**Prompt 1**
In the certificate revocation text, which component should check the preload list of revoked certificates?
**Prompt 2**
Reproduce the stretch of the certificate revocation text from "We don't currently" through "we enforce OCSP.".

Certificate Revocation

https://bugzilla.gnome.org/show_bug.cgi?id=728141

We don't currently check for revoked certificates. The problem with certificate revocation is that standard methods for revocation checking are arguably worse than performing no revocation checking at all. CRL causes the browser to take an eternity to download a potentially 40 MB CRL before loading a web page: that's not acceptable. No browser hard enforces OCSP responder failure and there's little value in OCSP unless we do. Plus, OCSP is a big privacy violation, which dramatically outweighs the benefits of using it if it's not hard enforced. OCSP stapling exists, but it's not useful unless we enforce OCSP.

We should ship -- guess what -- a preload list of revoked certificates! It should be checked by glib-networking; this shouldn't need any work anywhere else. Guess what: it should be in a separate package, so it can be updated separately from glib-networking. Note that a revoked cert *anywhere* in the chain must invalidate the entire chain.

**Collected material**
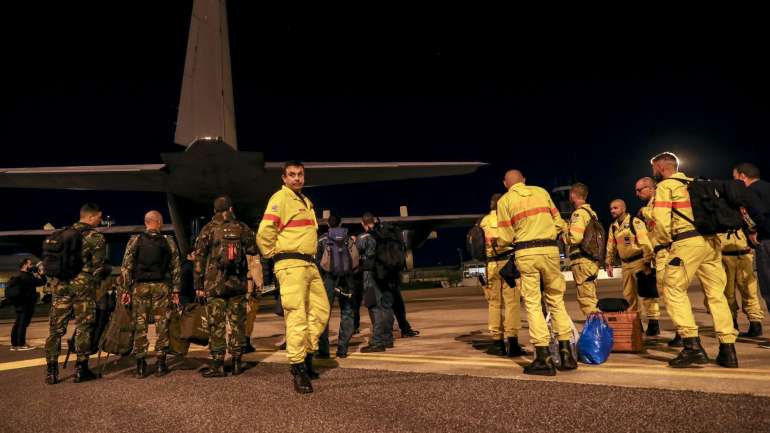 Entre os 70 elementos destacados para o distrito de Buzi estavam elementos dos bombeiros, proteção civil, GNR  e técnicos da EDP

**Answer 1**
glib-networking

**Answer 2**
We don't currently check for revoked certificates. The problem with certificate revocation is that standard methods for revocation checking are arguably worse than performing no revocation checking at all. CRL causes the browser to take an eternity to download a potentially 40 MB CRL before loading a web page: that's not acceptable. No browser hard enforces OCSP responder failure and there's little value in OCSP unless we do. Plus, OCSP is a big privacy violation, which dramatically outweighs the benefits of using it if it's not hard enforced. OCSP stapling exists, but it's not useful unless we enforce OCSP.